Still Learning: The Dominance of Visa, Mastercard, and PayPal
Still Learning
These notes are from an excellent piece by Tae Kim at Barron's on the domination of Visa, Mastercard, and PayPal in digital payments.
Visa and Mastercard take an average of just 15 basis points (0.15%) per transaction. The merchant gets 98%, and the bank that issued the card keeps about 1.5%.
A take rate that low gives little incentive for other players in the value chain (i.e. the merchant or the bank) to try and displace Visa and Mastercard.
Bitcoin is not a viable competitor at this time. Bitcoin's network could handle about 7 transactions per second today vs. 65,000 per second by Visa.
For banks like Chase that issue the cards, just 20% of their credit card revenue comes from the transactions themselves. Instead, the cards act as a lead generator for future loans and related fees.
Nearly 80% of the top 500 internet retailers offer the PayPal checkout button as an option.
That is 7x more than its closest competitor, Amazon Pay, at 11%.
Checkout represents 70% of PayPal's payment volume and 85% of its revenue.

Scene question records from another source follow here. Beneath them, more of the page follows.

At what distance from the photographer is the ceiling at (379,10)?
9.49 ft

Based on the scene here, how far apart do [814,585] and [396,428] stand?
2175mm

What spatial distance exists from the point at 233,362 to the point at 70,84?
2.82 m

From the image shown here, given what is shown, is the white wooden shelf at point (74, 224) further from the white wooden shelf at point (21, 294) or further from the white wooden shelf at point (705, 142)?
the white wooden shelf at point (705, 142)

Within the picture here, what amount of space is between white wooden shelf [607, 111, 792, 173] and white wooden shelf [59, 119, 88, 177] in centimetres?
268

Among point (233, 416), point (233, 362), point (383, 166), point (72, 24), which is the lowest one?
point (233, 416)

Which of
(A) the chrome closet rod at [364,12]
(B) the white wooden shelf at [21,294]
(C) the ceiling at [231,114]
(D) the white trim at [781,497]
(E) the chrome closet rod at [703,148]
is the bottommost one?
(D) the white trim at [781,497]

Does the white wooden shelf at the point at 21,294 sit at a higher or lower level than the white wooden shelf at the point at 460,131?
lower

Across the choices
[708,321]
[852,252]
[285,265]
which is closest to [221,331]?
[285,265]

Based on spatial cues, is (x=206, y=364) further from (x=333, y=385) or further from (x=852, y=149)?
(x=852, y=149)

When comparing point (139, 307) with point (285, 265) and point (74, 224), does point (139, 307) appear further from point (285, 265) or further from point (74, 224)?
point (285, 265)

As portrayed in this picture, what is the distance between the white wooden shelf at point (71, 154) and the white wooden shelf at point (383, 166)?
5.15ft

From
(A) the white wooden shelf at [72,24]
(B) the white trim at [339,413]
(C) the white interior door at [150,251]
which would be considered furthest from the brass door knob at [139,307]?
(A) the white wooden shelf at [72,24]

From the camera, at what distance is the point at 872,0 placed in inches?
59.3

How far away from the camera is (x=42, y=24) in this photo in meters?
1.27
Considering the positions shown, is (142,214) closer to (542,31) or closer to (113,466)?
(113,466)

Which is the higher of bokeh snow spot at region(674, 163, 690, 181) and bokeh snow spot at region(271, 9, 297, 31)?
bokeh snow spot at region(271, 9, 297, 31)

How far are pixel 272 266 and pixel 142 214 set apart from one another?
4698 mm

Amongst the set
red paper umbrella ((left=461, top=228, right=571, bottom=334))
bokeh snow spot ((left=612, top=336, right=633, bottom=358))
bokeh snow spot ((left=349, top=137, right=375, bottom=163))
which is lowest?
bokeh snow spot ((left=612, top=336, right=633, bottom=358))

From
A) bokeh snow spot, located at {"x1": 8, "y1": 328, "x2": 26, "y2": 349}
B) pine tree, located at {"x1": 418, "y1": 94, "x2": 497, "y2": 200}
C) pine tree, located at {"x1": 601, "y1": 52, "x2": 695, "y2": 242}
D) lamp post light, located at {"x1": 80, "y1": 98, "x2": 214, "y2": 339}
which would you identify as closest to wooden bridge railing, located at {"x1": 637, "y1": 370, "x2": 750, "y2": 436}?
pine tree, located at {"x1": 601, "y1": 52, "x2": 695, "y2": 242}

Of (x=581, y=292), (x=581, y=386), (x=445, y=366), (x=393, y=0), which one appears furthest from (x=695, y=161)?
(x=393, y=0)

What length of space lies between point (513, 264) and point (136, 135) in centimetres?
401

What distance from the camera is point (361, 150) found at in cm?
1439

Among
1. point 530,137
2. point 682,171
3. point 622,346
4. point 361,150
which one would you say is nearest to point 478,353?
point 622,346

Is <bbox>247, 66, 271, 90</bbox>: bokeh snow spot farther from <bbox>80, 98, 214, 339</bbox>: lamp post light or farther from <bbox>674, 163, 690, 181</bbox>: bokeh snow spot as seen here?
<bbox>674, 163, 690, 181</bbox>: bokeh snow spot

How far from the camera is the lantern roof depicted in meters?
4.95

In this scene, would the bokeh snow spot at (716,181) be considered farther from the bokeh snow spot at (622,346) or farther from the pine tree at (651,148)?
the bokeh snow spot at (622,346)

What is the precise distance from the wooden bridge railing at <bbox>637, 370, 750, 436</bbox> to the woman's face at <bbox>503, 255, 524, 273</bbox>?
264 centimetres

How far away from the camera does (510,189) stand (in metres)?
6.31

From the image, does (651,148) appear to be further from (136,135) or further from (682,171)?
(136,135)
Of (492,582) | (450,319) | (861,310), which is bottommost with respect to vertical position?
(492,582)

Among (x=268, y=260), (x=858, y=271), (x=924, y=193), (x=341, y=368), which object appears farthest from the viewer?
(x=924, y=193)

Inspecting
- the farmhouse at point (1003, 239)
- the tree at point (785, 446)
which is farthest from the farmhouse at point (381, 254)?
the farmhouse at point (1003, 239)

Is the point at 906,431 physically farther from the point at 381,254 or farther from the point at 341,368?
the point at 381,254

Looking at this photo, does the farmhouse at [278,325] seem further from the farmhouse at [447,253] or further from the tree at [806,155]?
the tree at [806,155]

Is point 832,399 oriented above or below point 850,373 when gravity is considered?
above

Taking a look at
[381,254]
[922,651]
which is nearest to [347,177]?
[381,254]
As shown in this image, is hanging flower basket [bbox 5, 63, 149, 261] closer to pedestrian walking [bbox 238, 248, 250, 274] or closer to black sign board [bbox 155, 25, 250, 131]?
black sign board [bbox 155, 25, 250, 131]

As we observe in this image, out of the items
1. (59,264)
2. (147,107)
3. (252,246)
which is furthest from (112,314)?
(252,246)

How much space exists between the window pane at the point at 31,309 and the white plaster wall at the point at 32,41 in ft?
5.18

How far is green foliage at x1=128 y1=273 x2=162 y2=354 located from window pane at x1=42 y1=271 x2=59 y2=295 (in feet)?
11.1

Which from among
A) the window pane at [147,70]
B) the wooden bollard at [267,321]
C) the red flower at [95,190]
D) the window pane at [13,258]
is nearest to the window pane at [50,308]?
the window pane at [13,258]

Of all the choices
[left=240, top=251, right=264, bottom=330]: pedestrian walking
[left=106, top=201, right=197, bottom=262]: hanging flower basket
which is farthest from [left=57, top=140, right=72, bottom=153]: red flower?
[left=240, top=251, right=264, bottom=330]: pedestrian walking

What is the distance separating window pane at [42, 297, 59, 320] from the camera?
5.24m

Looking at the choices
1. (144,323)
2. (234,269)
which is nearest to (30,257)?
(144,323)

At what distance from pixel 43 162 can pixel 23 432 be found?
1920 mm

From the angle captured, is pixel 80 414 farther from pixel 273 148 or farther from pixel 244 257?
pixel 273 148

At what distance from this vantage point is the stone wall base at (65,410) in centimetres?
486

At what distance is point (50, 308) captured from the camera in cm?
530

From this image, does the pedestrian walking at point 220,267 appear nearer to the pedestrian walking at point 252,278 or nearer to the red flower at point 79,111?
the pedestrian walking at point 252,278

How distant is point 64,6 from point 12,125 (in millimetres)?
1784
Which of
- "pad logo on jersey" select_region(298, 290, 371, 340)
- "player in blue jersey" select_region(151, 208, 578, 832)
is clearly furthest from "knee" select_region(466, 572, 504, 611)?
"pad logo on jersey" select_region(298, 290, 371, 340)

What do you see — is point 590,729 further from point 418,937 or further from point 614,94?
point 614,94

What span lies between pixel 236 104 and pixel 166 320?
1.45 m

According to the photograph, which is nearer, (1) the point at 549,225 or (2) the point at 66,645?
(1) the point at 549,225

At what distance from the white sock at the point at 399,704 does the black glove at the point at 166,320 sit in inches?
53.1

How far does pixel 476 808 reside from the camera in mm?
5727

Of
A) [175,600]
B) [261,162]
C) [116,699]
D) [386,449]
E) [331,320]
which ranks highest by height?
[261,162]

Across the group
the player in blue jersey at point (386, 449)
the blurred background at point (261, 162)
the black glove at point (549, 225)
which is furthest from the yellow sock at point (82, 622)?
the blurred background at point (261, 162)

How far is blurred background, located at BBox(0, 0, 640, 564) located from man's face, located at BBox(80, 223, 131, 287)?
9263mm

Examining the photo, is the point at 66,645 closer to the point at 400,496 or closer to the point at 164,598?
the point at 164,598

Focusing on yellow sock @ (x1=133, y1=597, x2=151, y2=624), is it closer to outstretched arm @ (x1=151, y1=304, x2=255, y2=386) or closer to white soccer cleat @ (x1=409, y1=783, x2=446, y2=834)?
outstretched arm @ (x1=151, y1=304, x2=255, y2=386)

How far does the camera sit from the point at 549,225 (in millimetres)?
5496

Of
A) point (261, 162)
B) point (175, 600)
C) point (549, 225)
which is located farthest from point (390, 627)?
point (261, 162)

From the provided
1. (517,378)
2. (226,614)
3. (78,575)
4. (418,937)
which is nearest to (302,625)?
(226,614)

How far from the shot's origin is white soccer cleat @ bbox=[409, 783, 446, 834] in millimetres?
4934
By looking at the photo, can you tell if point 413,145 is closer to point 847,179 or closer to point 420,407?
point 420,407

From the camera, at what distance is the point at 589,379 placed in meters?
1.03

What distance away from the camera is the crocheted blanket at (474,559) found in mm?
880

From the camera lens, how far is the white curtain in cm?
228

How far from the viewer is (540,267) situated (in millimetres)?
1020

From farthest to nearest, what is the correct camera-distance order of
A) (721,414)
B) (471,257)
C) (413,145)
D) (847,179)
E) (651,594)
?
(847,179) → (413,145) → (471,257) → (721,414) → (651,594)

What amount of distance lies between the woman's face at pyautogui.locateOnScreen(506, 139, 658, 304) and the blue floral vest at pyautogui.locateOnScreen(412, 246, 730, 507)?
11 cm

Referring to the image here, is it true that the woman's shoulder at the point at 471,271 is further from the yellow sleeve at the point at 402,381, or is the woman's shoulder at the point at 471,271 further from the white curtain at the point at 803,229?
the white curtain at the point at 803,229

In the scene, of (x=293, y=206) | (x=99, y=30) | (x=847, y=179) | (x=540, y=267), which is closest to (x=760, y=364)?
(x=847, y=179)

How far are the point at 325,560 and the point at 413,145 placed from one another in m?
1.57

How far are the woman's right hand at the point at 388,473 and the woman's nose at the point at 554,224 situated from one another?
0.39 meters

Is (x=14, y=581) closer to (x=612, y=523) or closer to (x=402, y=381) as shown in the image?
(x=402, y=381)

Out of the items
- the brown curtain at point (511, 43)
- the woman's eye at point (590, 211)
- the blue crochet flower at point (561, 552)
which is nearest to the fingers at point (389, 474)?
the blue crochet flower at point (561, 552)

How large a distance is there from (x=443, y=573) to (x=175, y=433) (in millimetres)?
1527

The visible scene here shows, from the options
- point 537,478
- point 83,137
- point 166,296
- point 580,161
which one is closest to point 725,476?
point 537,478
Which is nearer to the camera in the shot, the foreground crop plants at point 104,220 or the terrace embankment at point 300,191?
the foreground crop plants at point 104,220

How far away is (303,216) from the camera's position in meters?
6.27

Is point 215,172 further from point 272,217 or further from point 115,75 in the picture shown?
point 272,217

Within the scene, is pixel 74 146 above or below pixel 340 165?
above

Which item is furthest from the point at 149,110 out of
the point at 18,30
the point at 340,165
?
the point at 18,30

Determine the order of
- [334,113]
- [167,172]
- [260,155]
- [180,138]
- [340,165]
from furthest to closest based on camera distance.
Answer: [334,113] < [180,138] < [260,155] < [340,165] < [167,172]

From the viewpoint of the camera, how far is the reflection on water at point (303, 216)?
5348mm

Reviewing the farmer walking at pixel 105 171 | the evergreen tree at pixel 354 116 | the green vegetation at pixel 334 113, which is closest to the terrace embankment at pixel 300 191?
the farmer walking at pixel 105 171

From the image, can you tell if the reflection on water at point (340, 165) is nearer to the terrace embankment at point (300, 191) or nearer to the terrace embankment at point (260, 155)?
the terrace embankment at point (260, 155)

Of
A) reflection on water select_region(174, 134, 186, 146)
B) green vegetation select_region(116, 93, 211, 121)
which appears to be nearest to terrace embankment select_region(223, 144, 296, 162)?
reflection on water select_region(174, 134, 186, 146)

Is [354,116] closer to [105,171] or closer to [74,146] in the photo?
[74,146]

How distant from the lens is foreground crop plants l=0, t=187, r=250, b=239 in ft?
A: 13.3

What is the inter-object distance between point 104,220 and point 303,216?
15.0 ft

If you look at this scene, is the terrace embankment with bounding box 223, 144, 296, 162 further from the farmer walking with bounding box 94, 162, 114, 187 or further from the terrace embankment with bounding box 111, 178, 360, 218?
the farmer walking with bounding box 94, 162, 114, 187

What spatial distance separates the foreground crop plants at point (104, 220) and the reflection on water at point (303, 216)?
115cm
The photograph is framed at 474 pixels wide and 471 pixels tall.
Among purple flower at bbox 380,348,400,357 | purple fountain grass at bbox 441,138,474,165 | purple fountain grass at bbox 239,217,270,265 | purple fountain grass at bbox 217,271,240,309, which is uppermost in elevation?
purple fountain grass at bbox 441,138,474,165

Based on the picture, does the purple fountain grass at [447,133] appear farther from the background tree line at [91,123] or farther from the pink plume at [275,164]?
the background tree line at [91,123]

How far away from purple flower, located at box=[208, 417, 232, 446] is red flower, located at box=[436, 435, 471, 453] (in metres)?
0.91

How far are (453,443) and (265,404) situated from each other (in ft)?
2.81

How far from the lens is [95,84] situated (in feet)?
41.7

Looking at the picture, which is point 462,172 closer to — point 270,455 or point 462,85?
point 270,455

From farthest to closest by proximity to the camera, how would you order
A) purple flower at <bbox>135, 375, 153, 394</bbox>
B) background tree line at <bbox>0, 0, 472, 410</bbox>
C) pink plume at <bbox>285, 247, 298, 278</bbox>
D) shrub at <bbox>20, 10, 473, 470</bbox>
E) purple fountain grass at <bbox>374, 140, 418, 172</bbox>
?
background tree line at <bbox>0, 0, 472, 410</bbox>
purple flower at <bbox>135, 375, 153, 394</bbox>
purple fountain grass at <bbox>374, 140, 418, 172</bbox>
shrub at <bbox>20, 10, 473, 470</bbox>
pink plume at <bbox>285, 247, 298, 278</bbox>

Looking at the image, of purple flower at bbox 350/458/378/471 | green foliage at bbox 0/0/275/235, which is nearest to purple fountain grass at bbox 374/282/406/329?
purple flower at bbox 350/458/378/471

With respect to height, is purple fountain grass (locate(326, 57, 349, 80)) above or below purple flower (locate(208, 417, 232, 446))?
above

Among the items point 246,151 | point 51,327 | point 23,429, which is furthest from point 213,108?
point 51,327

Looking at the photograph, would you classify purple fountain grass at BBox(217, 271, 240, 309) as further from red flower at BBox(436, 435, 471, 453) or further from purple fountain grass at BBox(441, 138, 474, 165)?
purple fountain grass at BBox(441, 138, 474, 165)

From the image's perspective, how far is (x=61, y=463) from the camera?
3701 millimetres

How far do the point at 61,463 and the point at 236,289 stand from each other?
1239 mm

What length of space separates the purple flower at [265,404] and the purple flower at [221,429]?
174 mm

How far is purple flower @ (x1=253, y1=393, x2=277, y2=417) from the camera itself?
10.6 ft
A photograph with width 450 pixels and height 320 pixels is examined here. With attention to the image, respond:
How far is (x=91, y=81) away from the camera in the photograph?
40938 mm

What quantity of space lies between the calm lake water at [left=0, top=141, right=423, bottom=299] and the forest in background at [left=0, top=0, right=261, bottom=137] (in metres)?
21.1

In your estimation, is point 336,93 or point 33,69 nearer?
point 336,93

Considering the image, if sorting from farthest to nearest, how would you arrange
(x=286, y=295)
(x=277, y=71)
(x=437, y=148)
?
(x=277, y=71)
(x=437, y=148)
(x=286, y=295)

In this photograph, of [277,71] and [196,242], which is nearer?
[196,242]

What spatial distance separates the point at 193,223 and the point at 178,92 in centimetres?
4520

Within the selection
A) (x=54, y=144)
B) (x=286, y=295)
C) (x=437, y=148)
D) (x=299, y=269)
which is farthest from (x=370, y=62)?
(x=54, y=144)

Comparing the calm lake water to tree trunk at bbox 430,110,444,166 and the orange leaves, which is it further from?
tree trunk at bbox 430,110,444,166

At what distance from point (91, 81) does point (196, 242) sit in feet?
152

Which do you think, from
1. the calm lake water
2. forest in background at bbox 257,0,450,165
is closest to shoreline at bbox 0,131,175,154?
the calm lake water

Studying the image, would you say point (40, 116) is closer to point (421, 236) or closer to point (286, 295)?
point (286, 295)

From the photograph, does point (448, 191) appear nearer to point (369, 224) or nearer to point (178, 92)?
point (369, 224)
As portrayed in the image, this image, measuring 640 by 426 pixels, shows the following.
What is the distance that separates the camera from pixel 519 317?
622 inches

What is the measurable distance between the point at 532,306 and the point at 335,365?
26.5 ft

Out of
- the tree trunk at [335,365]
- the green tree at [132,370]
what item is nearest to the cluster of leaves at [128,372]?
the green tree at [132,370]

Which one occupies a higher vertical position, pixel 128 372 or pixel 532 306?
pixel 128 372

Note: PayPal also owns Venmo.
43% of global consumer purchases in 2018 were made on cards. In 2010, it was just 28%
In the UK, for example, 60% of all payments in 2008 were made with cash. Last year, that had fallen to 28%. By 2028, it's projected to be only 10%
Global purchase volume on cards can continue to grow at least 10% per year for 5-10 more years.
For Visa, outside the U.S., tap-to-pay is used for almost half of in-person transactions.
Note: tap-to-pay credit cards are expected to be rolled out by the major banks by the end of this year.